The council said the Grange Close pilot project is the first of its kind in Ireland.

The project is using 3D Construction Printed (3DCP) technology which involves using large-scale 3D printers on-site to create three-dimensional structures layer by layer.

In the process, layers of Ready-Mix Concrete are sequentially deposited through a gantry-based 3DCP machine according to a digital model.

The result is the creation of a housing superstructure at a rate which is up to three times faster than traditional methods.

The project aims to use 3D construction printing technology to provide three three-bedroom terraced units that will have a floor area of around 110 m² over two floors.
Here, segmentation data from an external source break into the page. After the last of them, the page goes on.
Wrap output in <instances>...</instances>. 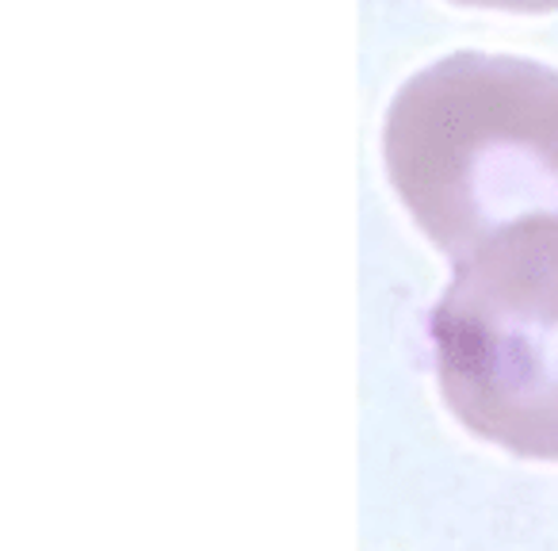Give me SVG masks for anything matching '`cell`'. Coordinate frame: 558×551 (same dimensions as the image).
<instances>
[{"label": "cell", "mask_w": 558, "mask_h": 551, "mask_svg": "<svg viewBox=\"0 0 558 551\" xmlns=\"http://www.w3.org/2000/svg\"><path fill=\"white\" fill-rule=\"evenodd\" d=\"M387 169L451 261L497 230L558 218V73L527 58H444L390 108Z\"/></svg>", "instance_id": "1"}, {"label": "cell", "mask_w": 558, "mask_h": 551, "mask_svg": "<svg viewBox=\"0 0 558 551\" xmlns=\"http://www.w3.org/2000/svg\"><path fill=\"white\" fill-rule=\"evenodd\" d=\"M428 337L444 403L474 436L558 464V218L497 230L456 261Z\"/></svg>", "instance_id": "2"}, {"label": "cell", "mask_w": 558, "mask_h": 551, "mask_svg": "<svg viewBox=\"0 0 558 551\" xmlns=\"http://www.w3.org/2000/svg\"><path fill=\"white\" fill-rule=\"evenodd\" d=\"M463 4H482V9H558V0H463Z\"/></svg>", "instance_id": "3"}]
</instances>
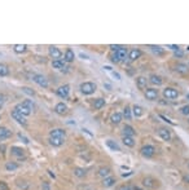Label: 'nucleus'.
<instances>
[{
  "label": "nucleus",
  "mask_w": 189,
  "mask_h": 190,
  "mask_svg": "<svg viewBox=\"0 0 189 190\" xmlns=\"http://www.w3.org/2000/svg\"><path fill=\"white\" fill-rule=\"evenodd\" d=\"M42 188H43V190H49V186H48V184H47V182H43Z\"/></svg>",
  "instance_id": "603ef678"
},
{
  "label": "nucleus",
  "mask_w": 189,
  "mask_h": 190,
  "mask_svg": "<svg viewBox=\"0 0 189 190\" xmlns=\"http://www.w3.org/2000/svg\"><path fill=\"white\" fill-rule=\"evenodd\" d=\"M188 170H189V163H188Z\"/></svg>",
  "instance_id": "bf43d9fd"
},
{
  "label": "nucleus",
  "mask_w": 189,
  "mask_h": 190,
  "mask_svg": "<svg viewBox=\"0 0 189 190\" xmlns=\"http://www.w3.org/2000/svg\"><path fill=\"white\" fill-rule=\"evenodd\" d=\"M141 54H143V52L139 48H134V49H131L128 52L127 60H128V62H135L136 60H139V58L141 57Z\"/></svg>",
  "instance_id": "9b49d317"
},
{
  "label": "nucleus",
  "mask_w": 189,
  "mask_h": 190,
  "mask_svg": "<svg viewBox=\"0 0 189 190\" xmlns=\"http://www.w3.org/2000/svg\"><path fill=\"white\" fill-rule=\"evenodd\" d=\"M79 88H81V92L83 94H86V96H90V94L96 92L97 85H96V83H93V82H84V83L81 84Z\"/></svg>",
  "instance_id": "f03ea898"
},
{
  "label": "nucleus",
  "mask_w": 189,
  "mask_h": 190,
  "mask_svg": "<svg viewBox=\"0 0 189 190\" xmlns=\"http://www.w3.org/2000/svg\"><path fill=\"white\" fill-rule=\"evenodd\" d=\"M0 190H9L8 185H7V182H4V181H0Z\"/></svg>",
  "instance_id": "79ce46f5"
},
{
  "label": "nucleus",
  "mask_w": 189,
  "mask_h": 190,
  "mask_svg": "<svg viewBox=\"0 0 189 190\" xmlns=\"http://www.w3.org/2000/svg\"><path fill=\"white\" fill-rule=\"evenodd\" d=\"M122 141H123V144L127 146V148H134V146H135V140H134V137L123 136V137H122Z\"/></svg>",
  "instance_id": "7c9ffc66"
},
{
  "label": "nucleus",
  "mask_w": 189,
  "mask_h": 190,
  "mask_svg": "<svg viewBox=\"0 0 189 190\" xmlns=\"http://www.w3.org/2000/svg\"><path fill=\"white\" fill-rule=\"evenodd\" d=\"M157 135L161 137L163 141H171V131L169 128H165V127L158 128Z\"/></svg>",
  "instance_id": "f8f14e48"
},
{
  "label": "nucleus",
  "mask_w": 189,
  "mask_h": 190,
  "mask_svg": "<svg viewBox=\"0 0 189 190\" xmlns=\"http://www.w3.org/2000/svg\"><path fill=\"white\" fill-rule=\"evenodd\" d=\"M169 48H171L172 50H178V49H180L179 45H169Z\"/></svg>",
  "instance_id": "864d4df0"
},
{
  "label": "nucleus",
  "mask_w": 189,
  "mask_h": 190,
  "mask_svg": "<svg viewBox=\"0 0 189 190\" xmlns=\"http://www.w3.org/2000/svg\"><path fill=\"white\" fill-rule=\"evenodd\" d=\"M11 115H12V118H13L14 120H16L18 124H21V126H26V124H27L26 116H24L22 114H20L17 110H14V109L11 111Z\"/></svg>",
  "instance_id": "1a4fd4ad"
},
{
  "label": "nucleus",
  "mask_w": 189,
  "mask_h": 190,
  "mask_svg": "<svg viewBox=\"0 0 189 190\" xmlns=\"http://www.w3.org/2000/svg\"><path fill=\"white\" fill-rule=\"evenodd\" d=\"M104 70L110 71V72H112V71H113V67H112V66H104Z\"/></svg>",
  "instance_id": "5fc2aeb1"
},
{
  "label": "nucleus",
  "mask_w": 189,
  "mask_h": 190,
  "mask_svg": "<svg viewBox=\"0 0 189 190\" xmlns=\"http://www.w3.org/2000/svg\"><path fill=\"white\" fill-rule=\"evenodd\" d=\"M106 146L110 150H113V151H121V148H119V145L115 142V141H113V140H106Z\"/></svg>",
  "instance_id": "c756f323"
},
{
  "label": "nucleus",
  "mask_w": 189,
  "mask_h": 190,
  "mask_svg": "<svg viewBox=\"0 0 189 190\" xmlns=\"http://www.w3.org/2000/svg\"><path fill=\"white\" fill-rule=\"evenodd\" d=\"M150 49L153 50V52H154L157 56H163V54H165L163 48L159 47V45H150Z\"/></svg>",
  "instance_id": "72a5a7b5"
},
{
  "label": "nucleus",
  "mask_w": 189,
  "mask_h": 190,
  "mask_svg": "<svg viewBox=\"0 0 189 190\" xmlns=\"http://www.w3.org/2000/svg\"><path fill=\"white\" fill-rule=\"evenodd\" d=\"M175 71L180 75H187L189 74V66L187 63H183V62H178L175 65Z\"/></svg>",
  "instance_id": "4468645a"
},
{
  "label": "nucleus",
  "mask_w": 189,
  "mask_h": 190,
  "mask_svg": "<svg viewBox=\"0 0 189 190\" xmlns=\"http://www.w3.org/2000/svg\"><path fill=\"white\" fill-rule=\"evenodd\" d=\"M5 149H7V146L3 144V145H0V153L4 155V153H5Z\"/></svg>",
  "instance_id": "8fccbe9b"
},
{
  "label": "nucleus",
  "mask_w": 189,
  "mask_h": 190,
  "mask_svg": "<svg viewBox=\"0 0 189 190\" xmlns=\"http://www.w3.org/2000/svg\"><path fill=\"white\" fill-rule=\"evenodd\" d=\"M56 93H57V96H59V97L66 100L69 97V93H70V85L69 84H64V85L59 87L57 91H56Z\"/></svg>",
  "instance_id": "6e6552de"
},
{
  "label": "nucleus",
  "mask_w": 189,
  "mask_h": 190,
  "mask_svg": "<svg viewBox=\"0 0 189 190\" xmlns=\"http://www.w3.org/2000/svg\"><path fill=\"white\" fill-rule=\"evenodd\" d=\"M159 116H161V118H162V119H165V120H166L167 123H170V124H172V126H175V123H174V122H171V120H169V119H167V118H166V116H163V115H159Z\"/></svg>",
  "instance_id": "3c124183"
},
{
  "label": "nucleus",
  "mask_w": 189,
  "mask_h": 190,
  "mask_svg": "<svg viewBox=\"0 0 189 190\" xmlns=\"http://www.w3.org/2000/svg\"><path fill=\"white\" fill-rule=\"evenodd\" d=\"M112 61H113L114 63H118V62H119V61H118V57H117V54H115V53L112 54Z\"/></svg>",
  "instance_id": "de8ad7c7"
},
{
  "label": "nucleus",
  "mask_w": 189,
  "mask_h": 190,
  "mask_svg": "<svg viewBox=\"0 0 189 190\" xmlns=\"http://www.w3.org/2000/svg\"><path fill=\"white\" fill-rule=\"evenodd\" d=\"M112 75L117 79V80H121V75H119V72H117V71H112Z\"/></svg>",
  "instance_id": "49530a36"
},
{
  "label": "nucleus",
  "mask_w": 189,
  "mask_h": 190,
  "mask_svg": "<svg viewBox=\"0 0 189 190\" xmlns=\"http://www.w3.org/2000/svg\"><path fill=\"white\" fill-rule=\"evenodd\" d=\"M52 67L56 70H64V69H66V62L64 60H55L52 61Z\"/></svg>",
  "instance_id": "bb28decb"
},
{
  "label": "nucleus",
  "mask_w": 189,
  "mask_h": 190,
  "mask_svg": "<svg viewBox=\"0 0 189 190\" xmlns=\"http://www.w3.org/2000/svg\"><path fill=\"white\" fill-rule=\"evenodd\" d=\"M5 104V96L4 94H0V110H2V107L4 106Z\"/></svg>",
  "instance_id": "c03bdc74"
},
{
  "label": "nucleus",
  "mask_w": 189,
  "mask_h": 190,
  "mask_svg": "<svg viewBox=\"0 0 189 190\" xmlns=\"http://www.w3.org/2000/svg\"><path fill=\"white\" fill-rule=\"evenodd\" d=\"M143 186L144 188H147V189H157L158 186H159V181L158 180H156L154 177H150V176H148V177H144L143 179Z\"/></svg>",
  "instance_id": "423d86ee"
},
{
  "label": "nucleus",
  "mask_w": 189,
  "mask_h": 190,
  "mask_svg": "<svg viewBox=\"0 0 189 190\" xmlns=\"http://www.w3.org/2000/svg\"><path fill=\"white\" fill-rule=\"evenodd\" d=\"M74 175H75L77 177L82 179V177H84V176H86V170H83V168H79V167H77V168H74Z\"/></svg>",
  "instance_id": "e433bc0d"
},
{
  "label": "nucleus",
  "mask_w": 189,
  "mask_h": 190,
  "mask_svg": "<svg viewBox=\"0 0 189 190\" xmlns=\"http://www.w3.org/2000/svg\"><path fill=\"white\" fill-rule=\"evenodd\" d=\"M18 168V163H16V162H7L5 163V170L7 171H16Z\"/></svg>",
  "instance_id": "473e14b6"
},
{
  "label": "nucleus",
  "mask_w": 189,
  "mask_h": 190,
  "mask_svg": "<svg viewBox=\"0 0 189 190\" xmlns=\"http://www.w3.org/2000/svg\"><path fill=\"white\" fill-rule=\"evenodd\" d=\"M174 56H175V57H179V58H180V57H183V56H184V53L181 52L180 49H178V50H175V53H174Z\"/></svg>",
  "instance_id": "a18cd8bd"
},
{
  "label": "nucleus",
  "mask_w": 189,
  "mask_h": 190,
  "mask_svg": "<svg viewBox=\"0 0 189 190\" xmlns=\"http://www.w3.org/2000/svg\"><path fill=\"white\" fill-rule=\"evenodd\" d=\"M26 48H27L26 44H16L13 47V49H14V52H16V53H24L26 50Z\"/></svg>",
  "instance_id": "c9c22d12"
},
{
  "label": "nucleus",
  "mask_w": 189,
  "mask_h": 190,
  "mask_svg": "<svg viewBox=\"0 0 189 190\" xmlns=\"http://www.w3.org/2000/svg\"><path fill=\"white\" fill-rule=\"evenodd\" d=\"M123 118H125L126 120H132V109H131V106H128V105H126V107L123 109Z\"/></svg>",
  "instance_id": "cd10ccee"
},
{
  "label": "nucleus",
  "mask_w": 189,
  "mask_h": 190,
  "mask_svg": "<svg viewBox=\"0 0 189 190\" xmlns=\"http://www.w3.org/2000/svg\"><path fill=\"white\" fill-rule=\"evenodd\" d=\"M188 123H189V118H188Z\"/></svg>",
  "instance_id": "052dcab7"
},
{
  "label": "nucleus",
  "mask_w": 189,
  "mask_h": 190,
  "mask_svg": "<svg viewBox=\"0 0 189 190\" xmlns=\"http://www.w3.org/2000/svg\"><path fill=\"white\" fill-rule=\"evenodd\" d=\"M65 142V138H60V137H49V144L55 146V148H60Z\"/></svg>",
  "instance_id": "b1692460"
},
{
  "label": "nucleus",
  "mask_w": 189,
  "mask_h": 190,
  "mask_svg": "<svg viewBox=\"0 0 189 190\" xmlns=\"http://www.w3.org/2000/svg\"><path fill=\"white\" fill-rule=\"evenodd\" d=\"M105 106V100L104 98H96L93 101V107L96 109V110H99V109H101V107H104Z\"/></svg>",
  "instance_id": "2f4dec72"
},
{
  "label": "nucleus",
  "mask_w": 189,
  "mask_h": 190,
  "mask_svg": "<svg viewBox=\"0 0 189 190\" xmlns=\"http://www.w3.org/2000/svg\"><path fill=\"white\" fill-rule=\"evenodd\" d=\"M17 186L21 188V189H27L29 188V184H27L26 181H24V180H18L17 181Z\"/></svg>",
  "instance_id": "58836bf2"
},
{
  "label": "nucleus",
  "mask_w": 189,
  "mask_h": 190,
  "mask_svg": "<svg viewBox=\"0 0 189 190\" xmlns=\"http://www.w3.org/2000/svg\"><path fill=\"white\" fill-rule=\"evenodd\" d=\"M119 190H132V188H131L130 185H123L119 188Z\"/></svg>",
  "instance_id": "09e8293b"
},
{
  "label": "nucleus",
  "mask_w": 189,
  "mask_h": 190,
  "mask_svg": "<svg viewBox=\"0 0 189 190\" xmlns=\"http://www.w3.org/2000/svg\"><path fill=\"white\" fill-rule=\"evenodd\" d=\"M9 74V69L5 63H0V76H7Z\"/></svg>",
  "instance_id": "f704fd0d"
},
{
  "label": "nucleus",
  "mask_w": 189,
  "mask_h": 190,
  "mask_svg": "<svg viewBox=\"0 0 189 190\" xmlns=\"http://www.w3.org/2000/svg\"><path fill=\"white\" fill-rule=\"evenodd\" d=\"M31 80L34 83H36L39 87H43V88H48V79L44 76V75H42V74H31Z\"/></svg>",
  "instance_id": "7ed1b4c3"
},
{
  "label": "nucleus",
  "mask_w": 189,
  "mask_h": 190,
  "mask_svg": "<svg viewBox=\"0 0 189 190\" xmlns=\"http://www.w3.org/2000/svg\"><path fill=\"white\" fill-rule=\"evenodd\" d=\"M11 154L13 157H16L18 160L26 158L25 157V150L22 148H18V146H12V148H11Z\"/></svg>",
  "instance_id": "ddd939ff"
},
{
  "label": "nucleus",
  "mask_w": 189,
  "mask_h": 190,
  "mask_svg": "<svg viewBox=\"0 0 189 190\" xmlns=\"http://www.w3.org/2000/svg\"><path fill=\"white\" fill-rule=\"evenodd\" d=\"M122 120H123V114L122 113L115 111L110 116V122H112V124H114V126H118V124H121Z\"/></svg>",
  "instance_id": "4be33fe9"
},
{
  "label": "nucleus",
  "mask_w": 189,
  "mask_h": 190,
  "mask_svg": "<svg viewBox=\"0 0 189 190\" xmlns=\"http://www.w3.org/2000/svg\"><path fill=\"white\" fill-rule=\"evenodd\" d=\"M22 92H25L26 94H29V96H35V92H34L31 88H29V87H24V88H22Z\"/></svg>",
  "instance_id": "ea45409f"
},
{
  "label": "nucleus",
  "mask_w": 189,
  "mask_h": 190,
  "mask_svg": "<svg viewBox=\"0 0 189 190\" xmlns=\"http://www.w3.org/2000/svg\"><path fill=\"white\" fill-rule=\"evenodd\" d=\"M148 82H149L150 84H153V85L159 87V85H162L163 79H162L161 76H159V75H157V74H152V75L148 78Z\"/></svg>",
  "instance_id": "a211bd4d"
},
{
  "label": "nucleus",
  "mask_w": 189,
  "mask_h": 190,
  "mask_svg": "<svg viewBox=\"0 0 189 190\" xmlns=\"http://www.w3.org/2000/svg\"><path fill=\"white\" fill-rule=\"evenodd\" d=\"M144 94L145 97H147V100L149 101H157L158 100V96H159V92L157 88H154V87H152V88H147L144 91Z\"/></svg>",
  "instance_id": "0eeeda50"
},
{
  "label": "nucleus",
  "mask_w": 189,
  "mask_h": 190,
  "mask_svg": "<svg viewBox=\"0 0 189 190\" xmlns=\"http://www.w3.org/2000/svg\"><path fill=\"white\" fill-rule=\"evenodd\" d=\"M179 113L181 115H184V116H188L189 115V105H184V106H181L179 109Z\"/></svg>",
  "instance_id": "4c0bfd02"
},
{
  "label": "nucleus",
  "mask_w": 189,
  "mask_h": 190,
  "mask_svg": "<svg viewBox=\"0 0 189 190\" xmlns=\"http://www.w3.org/2000/svg\"><path fill=\"white\" fill-rule=\"evenodd\" d=\"M131 109H132V115L135 116V118H140V116L144 115V109H143V106H140V105H134Z\"/></svg>",
  "instance_id": "393cba45"
},
{
  "label": "nucleus",
  "mask_w": 189,
  "mask_h": 190,
  "mask_svg": "<svg viewBox=\"0 0 189 190\" xmlns=\"http://www.w3.org/2000/svg\"><path fill=\"white\" fill-rule=\"evenodd\" d=\"M115 54H117V57H118V61L119 62H123V61H126L127 60V57H128V50H127V48H125V47H122L118 52H114Z\"/></svg>",
  "instance_id": "412c9836"
},
{
  "label": "nucleus",
  "mask_w": 189,
  "mask_h": 190,
  "mask_svg": "<svg viewBox=\"0 0 189 190\" xmlns=\"http://www.w3.org/2000/svg\"><path fill=\"white\" fill-rule=\"evenodd\" d=\"M11 137H12V131L9 128H7L4 126L0 127V142L8 140V138H11Z\"/></svg>",
  "instance_id": "dca6fc26"
},
{
  "label": "nucleus",
  "mask_w": 189,
  "mask_h": 190,
  "mask_svg": "<svg viewBox=\"0 0 189 190\" xmlns=\"http://www.w3.org/2000/svg\"><path fill=\"white\" fill-rule=\"evenodd\" d=\"M184 181L185 182H189V175H185V176H184Z\"/></svg>",
  "instance_id": "4d7b16f0"
},
{
  "label": "nucleus",
  "mask_w": 189,
  "mask_h": 190,
  "mask_svg": "<svg viewBox=\"0 0 189 190\" xmlns=\"http://www.w3.org/2000/svg\"><path fill=\"white\" fill-rule=\"evenodd\" d=\"M188 66H189V65H188Z\"/></svg>",
  "instance_id": "680f3d73"
},
{
  "label": "nucleus",
  "mask_w": 189,
  "mask_h": 190,
  "mask_svg": "<svg viewBox=\"0 0 189 190\" xmlns=\"http://www.w3.org/2000/svg\"><path fill=\"white\" fill-rule=\"evenodd\" d=\"M148 79L145 76H137L136 78V87L139 88L140 91H145L148 88Z\"/></svg>",
  "instance_id": "2eb2a0df"
},
{
  "label": "nucleus",
  "mask_w": 189,
  "mask_h": 190,
  "mask_svg": "<svg viewBox=\"0 0 189 190\" xmlns=\"http://www.w3.org/2000/svg\"><path fill=\"white\" fill-rule=\"evenodd\" d=\"M109 48H110L113 52H118V50L122 48V45H114V44H112V45H109Z\"/></svg>",
  "instance_id": "37998d69"
},
{
  "label": "nucleus",
  "mask_w": 189,
  "mask_h": 190,
  "mask_svg": "<svg viewBox=\"0 0 189 190\" xmlns=\"http://www.w3.org/2000/svg\"><path fill=\"white\" fill-rule=\"evenodd\" d=\"M79 56H81V57L83 58V60H88V56H87V54H83V53H81Z\"/></svg>",
  "instance_id": "6e6d98bb"
},
{
  "label": "nucleus",
  "mask_w": 189,
  "mask_h": 190,
  "mask_svg": "<svg viewBox=\"0 0 189 190\" xmlns=\"http://www.w3.org/2000/svg\"><path fill=\"white\" fill-rule=\"evenodd\" d=\"M49 137H60V138H65L66 140V132L62 128H55L49 132Z\"/></svg>",
  "instance_id": "f3484780"
},
{
  "label": "nucleus",
  "mask_w": 189,
  "mask_h": 190,
  "mask_svg": "<svg viewBox=\"0 0 189 190\" xmlns=\"http://www.w3.org/2000/svg\"><path fill=\"white\" fill-rule=\"evenodd\" d=\"M75 58V54H74V50H73L71 48H68L66 50H65V54H64V61L66 63H71L73 61H74Z\"/></svg>",
  "instance_id": "aec40b11"
},
{
  "label": "nucleus",
  "mask_w": 189,
  "mask_h": 190,
  "mask_svg": "<svg viewBox=\"0 0 189 190\" xmlns=\"http://www.w3.org/2000/svg\"><path fill=\"white\" fill-rule=\"evenodd\" d=\"M115 182H117V180H115V177H113V176H108V177H105L104 180H103V186H105V188H112Z\"/></svg>",
  "instance_id": "c85d7f7f"
},
{
  "label": "nucleus",
  "mask_w": 189,
  "mask_h": 190,
  "mask_svg": "<svg viewBox=\"0 0 189 190\" xmlns=\"http://www.w3.org/2000/svg\"><path fill=\"white\" fill-rule=\"evenodd\" d=\"M123 136H128V137H134L136 135V131L132 126H130V124H125L123 126Z\"/></svg>",
  "instance_id": "5701e85b"
},
{
  "label": "nucleus",
  "mask_w": 189,
  "mask_h": 190,
  "mask_svg": "<svg viewBox=\"0 0 189 190\" xmlns=\"http://www.w3.org/2000/svg\"><path fill=\"white\" fill-rule=\"evenodd\" d=\"M14 110H17L24 116H29V115H31V113L34 110V102L31 100H25V101L20 102V104H17L16 106H14Z\"/></svg>",
  "instance_id": "f257e3e1"
},
{
  "label": "nucleus",
  "mask_w": 189,
  "mask_h": 190,
  "mask_svg": "<svg viewBox=\"0 0 189 190\" xmlns=\"http://www.w3.org/2000/svg\"><path fill=\"white\" fill-rule=\"evenodd\" d=\"M110 173H112V168L110 167H101L100 170L97 171V175L100 177H103V179L110 176Z\"/></svg>",
  "instance_id": "a878e982"
},
{
  "label": "nucleus",
  "mask_w": 189,
  "mask_h": 190,
  "mask_svg": "<svg viewBox=\"0 0 189 190\" xmlns=\"http://www.w3.org/2000/svg\"><path fill=\"white\" fill-rule=\"evenodd\" d=\"M18 137L21 138V140H22L24 141V144H29V142H30V140H29V138L26 137V136H24L22 133H18Z\"/></svg>",
  "instance_id": "a19ab883"
},
{
  "label": "nucleus",
  "mask_w": 189,
  "mask_h": 190,
  "mask_svg": "<svg viewBox=\"0 0 189 190\" xmlns=\"http://www.w3.org/2000/svg\"><path fill=\"white\" fill-rule=\"evenodd\" d=\"M104 87H105V88H108V89H110V88H112V87L109 85V84H104Z\"/></svg>",
  "instance_id": "13d9d810"
},
{
  "label": "nucleus",
  "mask_w": 189,
  "mask_h": 190,
  "mask_svg": "<svg viewBox=\"0 0 189 190\" xmlns=\"http://www.w3.org/2000/svg\"><path fill=\"white\" fill-rule=\"evenodd\" d=\"M55 113L59 114V115H64L68 113V105L64 104V102H59V104H56L55 106Z\"/></svg>",
  "instance_id": "6ab92c4d"
},
{
  "label": "nucleus",
  "mask_w": 189,
  "mask_h": 190,
  "mask_svg": "<svg viewBox=\"0 0 189 190\" xmlns=\"http://www.w3.org/2000/svg\"><path fill=\"white\" fill-rule=\"evenodd\" d=\"M140 154L144 157V158H153L154 154H156V148L153 145H144L143 148L140 149Z\"/></svg>",
  "instance_id": "20e7f679"
},
{
  "label": "nucleus",
  "mask_w": 189,
  "mask_h": 190,
  "mask_svg": "<svg viewBox=\"0 0 189 190\" xmlns=\"http://www.w3.org/2000/svg\"><path fill=\"white\" fill-rule=\"evenodd\" d=\"M162 93H163V97L167 100H176L180 94L179 91L176 88H172V87H166Z\"/></svg>",
  "instance_id": "39448f33"
},
{
  "label": "nucleus",
  "mask_w": 189,
  "mask_h": 190,
  "mask_svg": "<svg viewBox=\"0 0 189 190\" xmlns=\"http://www.w3.org/2000/svg\"><path fill=\"white\" fill-rule=\"evenodd\" d=\"M48 53H49V56L53 58V61L55 60H62V52L60 50V48H57V47H55V45H49L48 47Z\"/></svg>",
  "instance_id": "9d476101"
}]
</instances>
“The provision of high quality and sustainable social housing is a core objective of Louth County Council, and this project is a significant example of the use of innovative technologies and organisational collaboration in the delivery of new homes,” said Joan Martin, chief executive at Louth County Council.

The Grange Close pilot project involves a collaboration between Louth County Council, Louth & Meath Education & Training Board (LMETB), Irish-owned company Harcourt Technologies Ltd (HTL.tech), and Roadstone Ltd, a CRH company.

“The transformative potential of this technology is very exciting, offering a viable solution to help address our housing challenges,” said Justin Kinsella, MD and co-founder of HTL.tech.

Roadstone described the approach as an efficient and high-tech modern method of construction.

“Integrating new technology and traditional building materials offers a new era of efficiency and carbon reduction – working towards a sustainable future,” said Patrick Diviney, Roadstone, Commercial Manager.